# Document extract
Ferruh Yigit April 23, 2018, 3:42 p.m. UTC | #9
On 4/23/2018 1:58 PM, Varghese, Vipin wrote:
> Hi Ophir,
> 
> Can you help me with the investigation with the following information?
> 1) The kernel or distro in which the TAP proto flag set breaks the logic?

Hi Vipin,

I guess Ophir's point is not this is broken with some kernels but a valid field
set wrong for tap, perhaps someone can be using a custom kernel module to use
those fields, we can't know it.

Instead of duplicating [rt]x_burst() functions, I suggest creating a variable to
set if this is tun or tap and set pi.proto only for tun, this will lead less
comparison for tap and correct proto value.

> 2) Is the above still valid even after applying the patch ' https://dpdk.org/dev/patchwork/patch/37986/'?

I guess his concern is for tap, that some MAC addresses cause wrong pi.proto,
not for tun which your patch fixes.

> 
> Note: I am testing with 3.13.0, 4.4.0 and 4.13.0.
> 
> Thanks
> Vipin Varghese
> 
>> -----Original Message-----
>> From: dev [mailto:dev-bounces@dpdk.org] On Behalf Of Varghese, Vipin
>> Sent: Saturday, April 21, 2018 8:40 PM
>> To: Ophir Munk <ophirmu@mellanox.com>; dev@dpdk.org;
>> pascal.mazon@6wind.com; Yigit, Ferruh <ferruh.yigit@intel.com>; Thomas
>> Monjalon <thomas@monjalon.net>; Olga Shern <olgas@mellanox.com>;
>> Shahaf Shuler <shahafs@mellanox.com>
>> Subject: Re: [dpdk-dev] [PATCH 1/2] net/tap: add tun support
>>
>> Hi Ophir,
>>
>> <Snip>
>>
>>> Hi Vipin,
>>> I missed your point:
>>> You claim that TAP should work regardless of any pi.proto values.
>>> Can you confirm that for ALL kernels versions (past and future)?
>>
>> I have tested with 3.13.0 , 4.4.0 with patch fix.

# Records supplied
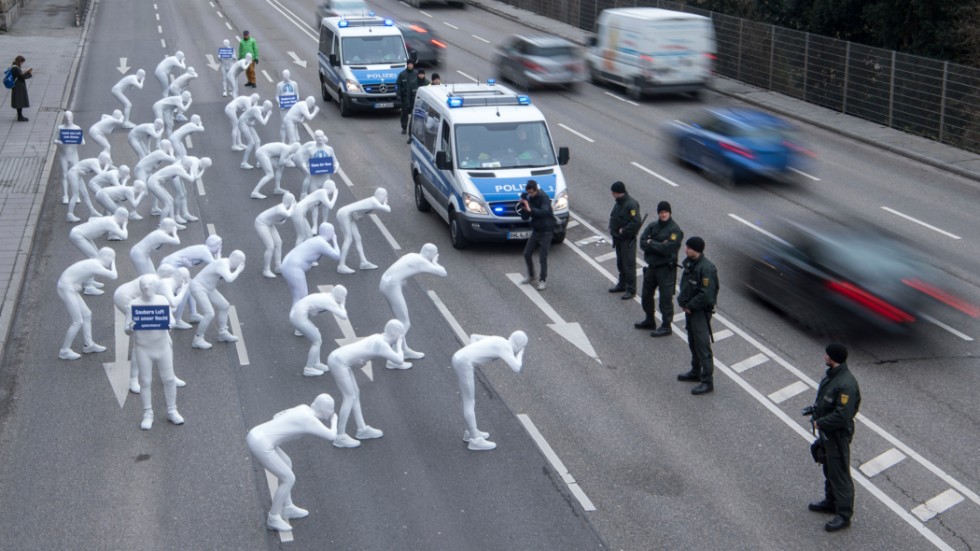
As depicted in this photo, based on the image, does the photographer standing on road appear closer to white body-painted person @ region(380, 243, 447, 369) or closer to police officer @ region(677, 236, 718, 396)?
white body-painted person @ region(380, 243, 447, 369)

==

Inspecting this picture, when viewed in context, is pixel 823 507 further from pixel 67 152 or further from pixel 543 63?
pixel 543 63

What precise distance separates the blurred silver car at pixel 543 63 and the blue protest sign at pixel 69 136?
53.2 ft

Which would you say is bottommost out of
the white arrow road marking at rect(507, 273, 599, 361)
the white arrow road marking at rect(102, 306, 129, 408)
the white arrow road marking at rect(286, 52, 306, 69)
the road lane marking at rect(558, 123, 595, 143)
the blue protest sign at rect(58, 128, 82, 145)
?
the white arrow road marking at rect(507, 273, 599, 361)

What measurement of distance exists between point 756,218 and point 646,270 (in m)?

# Set task A
Answer these questions about the tap/tun patch thread:
(i) Which three kernel versions does Vipin say he is testing with?
(ii) What does Ferruh propose in place of duplicating the [rt]x_burst() functions?
(iii) What is the subject line of the quoted original message?
# Set task B
Extend the tap/tun patch thread from where it stops.

# Result A
(i) 3.13.0, 4.4.0 and 4.13.0.
(ii) Creating a variable that records whether the device is tun or tap, and setting pi.proto only for tun.
(iii) Re: [dpdk-dev] [PATCH 1/2] net/tap: add tun support

# Result B
>>
>>>
>>>> -----Original Message-----
>>>> From: Ophir Munk
>>>> Sent: Saturday, April 21, 2018 12:49 AM
>>>> To: Varghese, Vipin <vipin.varghese@intel.com>; dev@dpdk.org;
>>>> pascal.mazon@6wind.com; Yigit, Ferruh <ferruh.yigit@intel.com>;
>>>> Thomas Monjalon <thomas@monjalon.net>; Olga Shern
>>>> <olgas@mellanox.com>; Shahaf Shuler <shahafs@mellanox.com>
>>>> Subject: RE: [dpdk-dev] [PATCH 1/2] net/tap: add tun support
>>>>
>>>> Hi Vipin,
>>>>
>>>> Please find comments inline.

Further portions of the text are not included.